* [Exercise objective]
Transcribe every record as it stands and set the images aside.

[Short text fragments from websites]
>>>>>

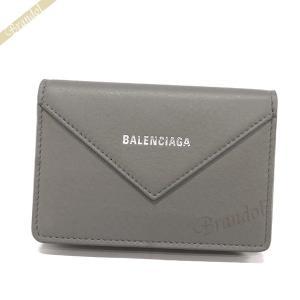 バレンシアガ Balenciaga メンズ・レディース 名刺入れ PAPER ペーパー レザー カードケース グレー 499201 DLQ0N 1215 [在庫品]|brandol
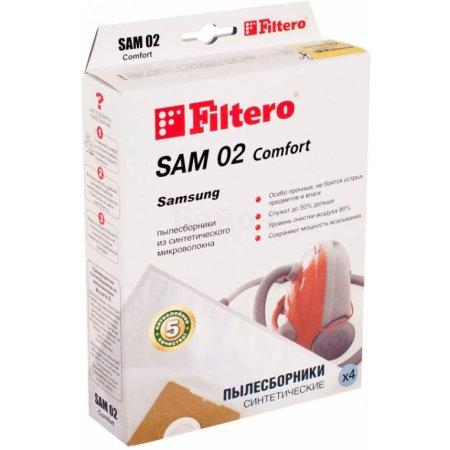 Пылесборники Filtero SAM 02 Comfort (4пылесбор.)
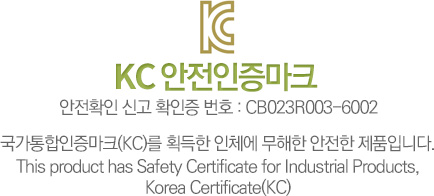 KC안전인증마크_국가통합인증마크를 획득한 인체에 무해한 안전한 제품입니다. 럭스360키즈_안전확인증 번호:CB023R003-6002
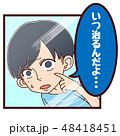 ニキビ 男の子 鏡のイラスト 48418451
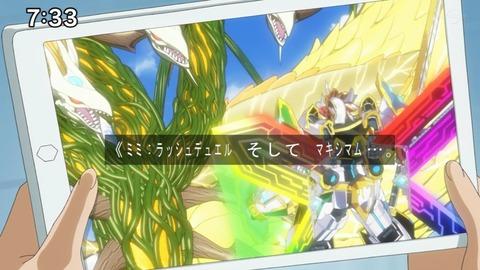 Capture20201128-073356-1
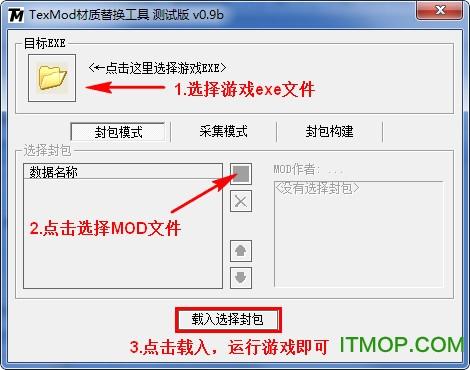 texmod中文版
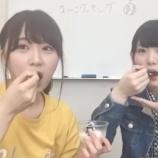 『【欅坂46】小池美波が良い人過ぎる・・・』の画像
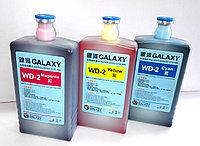 Galaxy WD-1/WD-2 Уellow (желтый) краска на водной основе DYE
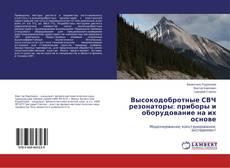Portada del libro de Высокодобротные СВЧ резонаторы: приборы и оборудование на их основе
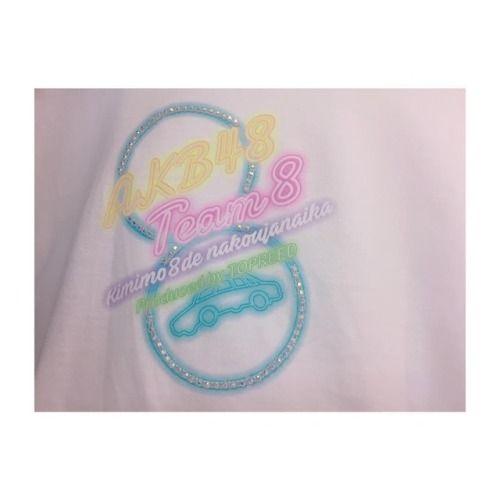 チーム8の新公演 君も8で泣こうじゃないか公演 のアンコールで着ているTシャツ 8車トップリードさん... #Team8 #AKB48 #Instagram #InstaUpdate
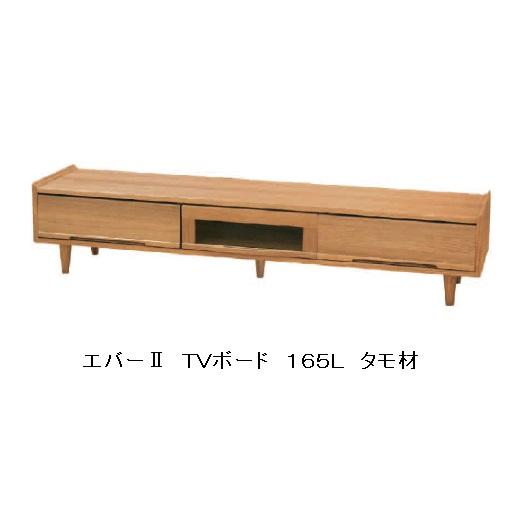 起立木工製 エバー2 TVボード 165L タモ無垢オイル塗装(別売メンテナンスキットあり)開梱設置送料無料(沖縄・北海道・離島は見積もり)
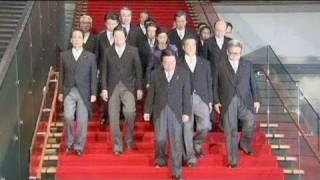 اليابان: تعديل وزاري جديد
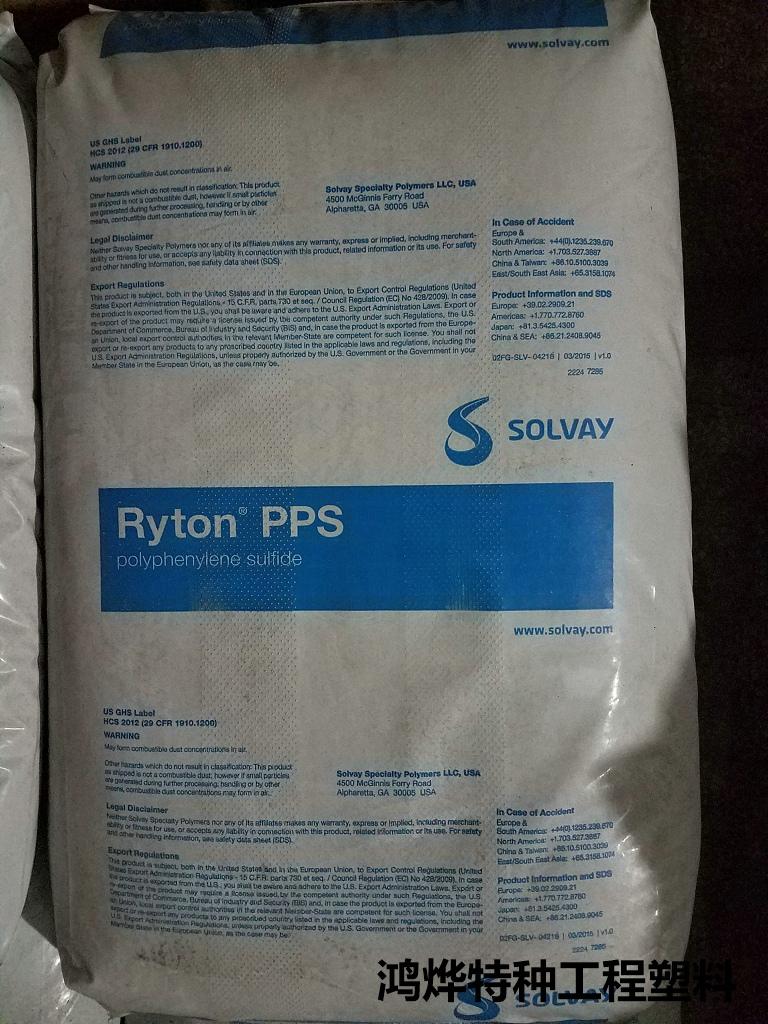 PPS 美国菲利普(苏威)BR111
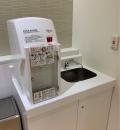 NTTインターコミュニケーション・センター [ICC](5F)の授乳室・オムツ替え台情報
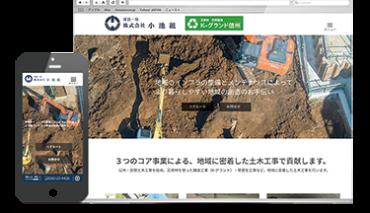 社員採用を見据えた土木工事事業ホームページ制作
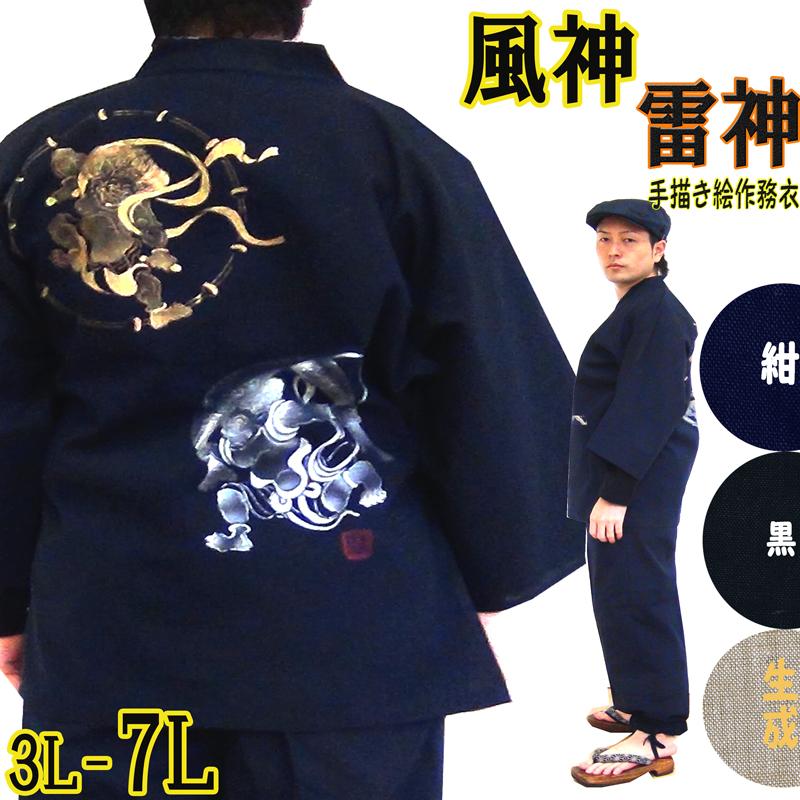 作務衣 メンズ さむえ 手描き絵 風神雷神 3L 4L 5L 和服 あす楽 男性用 紬織 作務衣 大きい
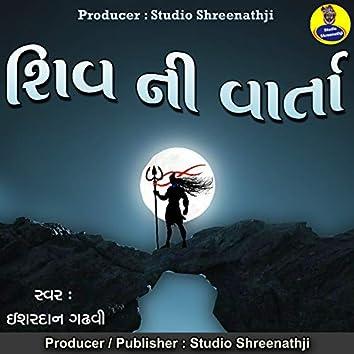 Shiv Ni Varta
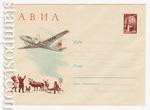 USSR Art Covers 1961 1581  1961 03.06 Самолет ИЛ-14 в Арктике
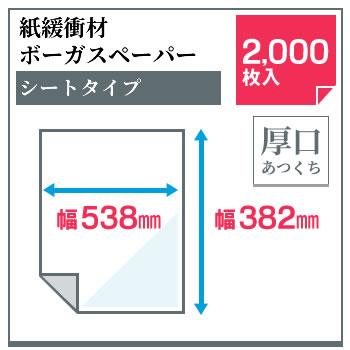 【2000枚】紙緩衝材 ボーガスペーパー 538mm×382mm シートタイプ 厚口   <宅配配送商品・代引き不可商品>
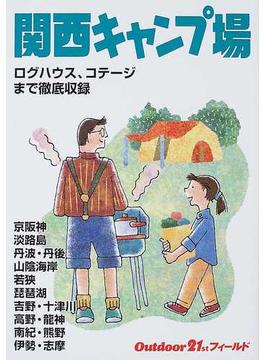 関西キャンプ場 改訂第2版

<<<<<

* [Solved exercise]
 バレンシアガ Balenciaga メンズ・レディース 名刺入れ PAPER ペーパー レザー カードケース グレー 499201 DLQ0N 1215 [在庫品]|brandol
 Пылесборники Filtero SAM 02 Comfort (4пылесбор.)
 KC안전인증마크_국가통합인증마크를 획득한 인체에 무해한 안전한 제품입니다. 럭스360키즈_안전확인증 번호:CB023R003-6002
 ニキビ 男の子 鏡のイラスト 48418451
 Capture20201128-073356-1
 texmod中文版
 『【欅坂46】小池美波が良い人過ぎる・・・』の画像
 Galaxy WD-1/WD-2 Уellow (желтый) краска на водной основе DYE
Portada del libro de Высокодобротные СВЧ резонаторы: приборы и оборудование на их основе
 チーム8の新公演 君も8で泣こうじゃないか公演 のアンコールで着ているTシャツ 8車トップリードさん... #Team8 #AKB48 #Instagram #InstaUpdate
 起立木工製 エバー2 TVボード 165L タモ無垢オイル塗装(別売メンテナンスキットあり)開梱設置送料無料(沖縄・北海道・離島は見積もり)
 اليابان: تعديل وزاري جديد
 PPS 美国菲利普(苏威)BR111
 NTTインターコミュニケーション・センター [ICC](5F)の授乳室・オムツ替え台情報
 社員採用を見据えた土木工事事業ホームページ制作
 作務衣 メンズ さむえ 手描き絵 風神雷神 3L 4L 5L 和服 あす楽 男性用 紬織 作務衣 大きい
 Shiv Ni Varta
 USSR Art Covers 1961 1581  1961 03.06 Самолет ИЛ-14 в Арктике
 【2000枚】紙緩衝材 ボーガスペーパー 538mm×382mm シートタイプ 厚口   <宅配配送商品・代引き不可商品>
 関西キャンプ場 改訂第2版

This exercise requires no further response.